Catherine Charron|Publié le 19 avril 2021

Petit guide de survie à l’apocalypse des «cookies»

Heureusement, il n’est pas trop tard pour vous préparer à cette extinction imminente, confirment des experts.(Photo: Getty Images)

Une petite révolution s’opère en coulisse du marketing numérique. Au rythme des annonces des géants du web, il est bientôt minuit moins une pour les témoins tiers, qui disparaîtront totalement de l’univers Chrome, Safari et Firefox d’ici 2022. Heureusement, il n’est pas trop tard pour vous préparer à cette extinction imminente, confirment deux experts en entrevue avec Les Affaires

Les témoins tiers, ou « third-party cookies » dans la langue de Shakespeare, permettent de recueillir des informations sur le comportement d’un usager qui consulte votre interface web. Contrairement aux témoins de premier niveau, les renseignements colligés n’appartiennent pas à votre propre base donnée, mais plutôt à celle de l’intermédiaire concerné.

Sans ceux-ci, les internautes devraient goûter à nouveau à une certaine sensation de vie privée lorsqu’ils vaqueront à leurs occupations sur le net.

Doit-on le préciser, cette abolition des témoins tiers ne signifie pas pour autant que les informations sur un usager ne seront plus récoltées. C’est plutôt la marche à suivre qui évoluera.

« Ces changements apportés à la gestion des “cookies” servent surtout à protéger les internautes d’une utilisation à mauvais escient de leurs données… mais le secteur du marketing est écorché au passage », indique Nicolas Rabouille, fondateur de l’agence de marketing montréalaise Rablab.

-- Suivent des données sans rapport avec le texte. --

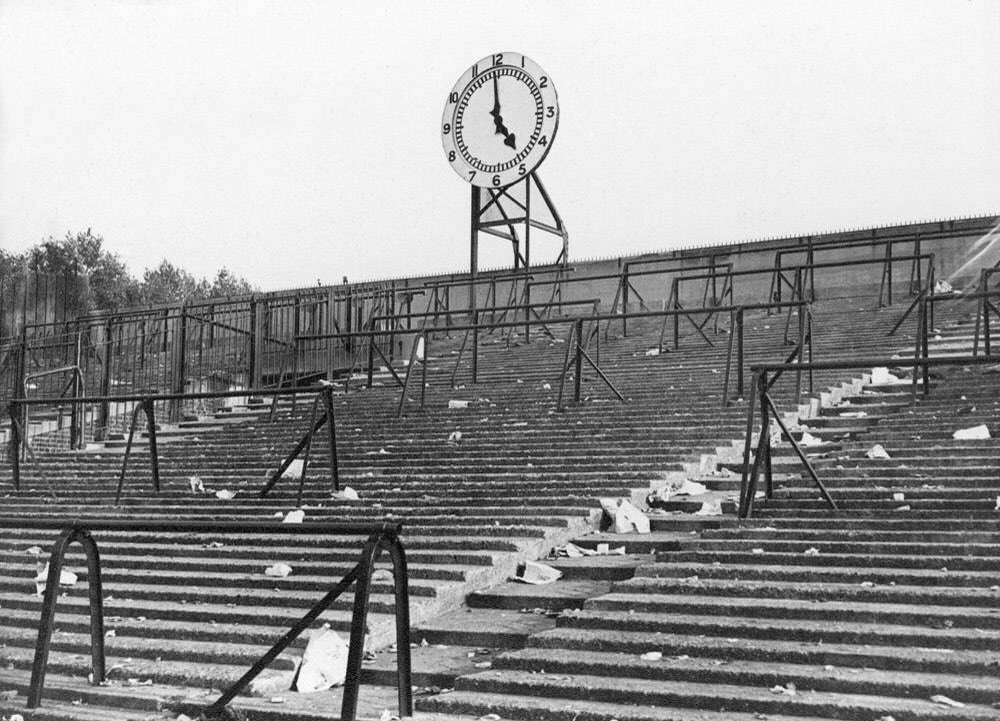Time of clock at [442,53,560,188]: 4:59
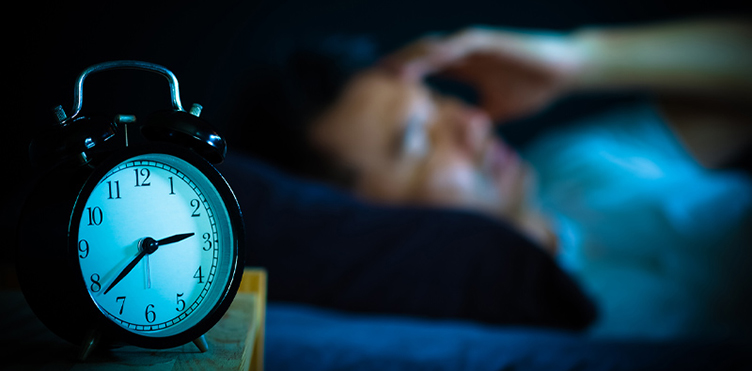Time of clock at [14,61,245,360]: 2:38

Par exemple, le témoin tiers de Facebook ne pourra plus collecter directement depuis votre site web les renseignements de votre clientèle. Cependant, il lui sera toujours possible de les traiter si vous les téléversez grâce à son nouvel API. « Plutôt que d’être au milieu de la chaîne, il sera à la fin. On pourra donc quand même déterminer si les publicités fonctionnent ou pas en ligne », illustre le spécialiste du marketing.

La disparition des témoins tiers ne rime pas non plus avec la mort de la publicité ciblée, car là où les usagers sont connectés, comme sur Facebook ou Instagram, des témoins de premier niveau continueront de les observer, rappelle la présidente de MixoWeb, Émilie Poirier.

Au cours de cette transition, cependant, la qualité et la précision de l’audience visée par vos campagnes publicitaires seront affectées. « Les internautes ne verront pas moins de publicités, c’est juste qu’elle sera moins ciblée et intéressante pour eux », indique la stratège marketing.

 

Le retour aux bases du marketing

Afin de vous adapter à cette nouvelle ère du marketing numérique, en plus de suivre de près les nombreuses modifications qu’apportent régulièrement les géants de la technologie à la gestion de la vie privée, vous devrez commencer à bâtir votre propre base de données.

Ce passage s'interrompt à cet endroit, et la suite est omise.